## 任务目标
a: 请把谈萧红流寓创作的文章中这句话译成英文:“她的文学创作与其流寓经历密不可分。”
b: 请接着谈萧红流寓创作的文章最后一句,往下写出它的下一部分。

## 摘录文本
○ ○ ○ ○ ○

作者:王茂来源:《黄河.黄土.黄种人》日期:2021-07-16人气:2685

“流寓”一词在古代多指因战争、政治等原因,人们离开故土寄居他乡,多因“不得已而移居他乡”。流寓是个体生命在不同生存空间迁徙中呈现出的一种无家可归的生存状态,反映了个体生命与生存环境之间的矛盾。作为一种文学母题,流寓引起古今作家的关注,由此产生了流寓文学。流寓文学指作者因战争、政治等原因远离故乡,流寓他乡时创作的文学作品。现代文学时期,许多作家曾流寓他乡,且流寓经历对其创作产生了重要影响,萧红便是其中突出的一位。“流寓”是萧红仅31年的人生中最醒目的标志。从19岁因逃婚离开家乡呼兰河,到31岁客死香港,萧红经历了长达10余年的流寓生活。她的文学创作与其流寓经历密不可分。流寓日本期间,萧红创作了小说《家族以外的人》《红的苹果》《牛车上》《王四的故事》,散文《孤独的生活》,组诗《沙粒》以及写给萧军的35封信。

1936年,萧红和萧军的感情陷入了危机。为了找寻属于自己的空间与时间来疗治心灵的创伤,萧红孤身前往日本,《家族以外的人》《王四的故事》等都是其此时期创作的思乡之作。相较于早期的《生死场》,萧红流寓日本时期的创作较为强烈地显示了她对“故乡”情感的巨大转变。《生死场》讲述了“九一八”事变前后发生在东北农村的悲喜剧,体现了萧红对故乡和农民命运的深切忧思。《生死场》将闭塞农村中古朴而又粗野的社会风气和农民愚昧、麻木、死寂的生活状况呈现给读者,深入思考农民对待生与死的盲目态度,传达出作者对人的生命价值的思考。在萧红笔下,东北农民将土地视为生命,人的生命是根本不值钱的,人的生命既不被自我重视,也遭到他人的漠视和轻贱。东北农民的生命就这样无意识、无代价地遭受毁灭。《家族以外的人》的背景是萧红的故乡呼兰河,讲述了贫苦农民出身的有二伯在地主家做了几十年的帮佣,然而到年老时,地主却待他极为刻薄,有二伯的生活陷入了困顿。被逼无奈之下,为了填饱肚子,有二伯偷了地主家的东西。萧红对劳动人民的态度始终是同情的,所以对有二伯的偷盗行为是理解的,对其命运也是同情的。小说以儿童的视角讲述有二伯的故事,显然萧红是站在底层劳动人民的情感立场的。小说在结尾描述了有二伯忧伤地回忆自己的悲苦命运后,便将笔触转向描绘东北的风情。“有二伯的哭声更高了的时候,我就对着这眼前的一切更爱:它们多么接近,比方雪地是踏在我的脚下,那些房顶和树枝就是我的邻家!太阳虽然远一点,然而也来照在我的头上。”故乡的景物对萧红而言本已司空见惯,此刻她对此表现出更加浓厚的喜爱之情。虽然身在异国,但萧红心中却近距离地感知故乡的人和事,对故乡的民众发自心底的同情,“故乡”此刻在她心中更增添了一分亲近感。

○ ○ ○ ○ ○

## 所给数据
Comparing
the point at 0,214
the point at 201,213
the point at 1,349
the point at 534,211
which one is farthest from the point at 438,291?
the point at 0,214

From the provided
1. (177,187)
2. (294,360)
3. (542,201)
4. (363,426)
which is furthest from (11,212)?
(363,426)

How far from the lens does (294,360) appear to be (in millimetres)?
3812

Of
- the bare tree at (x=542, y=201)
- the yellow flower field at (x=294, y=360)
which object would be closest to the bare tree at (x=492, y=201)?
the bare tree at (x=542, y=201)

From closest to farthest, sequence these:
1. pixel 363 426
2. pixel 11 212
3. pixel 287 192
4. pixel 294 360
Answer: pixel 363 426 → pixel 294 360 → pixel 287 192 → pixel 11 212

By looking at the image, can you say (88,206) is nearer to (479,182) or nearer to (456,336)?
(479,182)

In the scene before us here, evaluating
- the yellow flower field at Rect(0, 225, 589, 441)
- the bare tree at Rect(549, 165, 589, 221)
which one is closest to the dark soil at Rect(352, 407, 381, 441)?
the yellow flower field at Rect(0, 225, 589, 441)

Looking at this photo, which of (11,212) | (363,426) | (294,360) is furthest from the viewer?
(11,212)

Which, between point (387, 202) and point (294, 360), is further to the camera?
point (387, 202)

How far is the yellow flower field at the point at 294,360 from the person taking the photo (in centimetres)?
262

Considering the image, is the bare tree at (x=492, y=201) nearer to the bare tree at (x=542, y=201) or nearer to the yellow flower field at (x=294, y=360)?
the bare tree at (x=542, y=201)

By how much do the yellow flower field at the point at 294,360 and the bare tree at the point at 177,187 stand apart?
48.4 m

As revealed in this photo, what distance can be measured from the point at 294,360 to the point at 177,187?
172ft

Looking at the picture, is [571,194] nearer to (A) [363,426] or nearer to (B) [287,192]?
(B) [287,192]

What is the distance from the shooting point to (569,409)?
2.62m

○ ○ ○ ○ ○

## 完成结果
a: Her literary work is inseparable from her experience of living in exile.

b:
故乡最初带给萧红的是失落和伤痛,她对故乡更多的是憎恶和厌弃,故乡是她想拼命逃离的冷漠所在。而远离故乡,流寓异国他乡,饱尝四海飘零的孤独与寂寞,又使萧红对故乡产生了深深的思念。她在《失眠之夜》中写道:“家乡这个观念,我本不甚确切的,但当别人说起来的时候,我也就心慌。”

萧红自幼生活在一个缺失爱的环境里,其童年在孤寂中度过。地主父亲因贪婪对佃农剥削压榨,母亲则是一个声色俱厉的女人。孤寂、冷郁的童年给萧红幼小的心灵留下终生无法抹去的痛苦记忆。成年后的萧红为了逃避冷漠的家,开始了颠沛流离的人生旅程,也开始了对“爱”与“温暖”孜孜不倦的憧憬与追求。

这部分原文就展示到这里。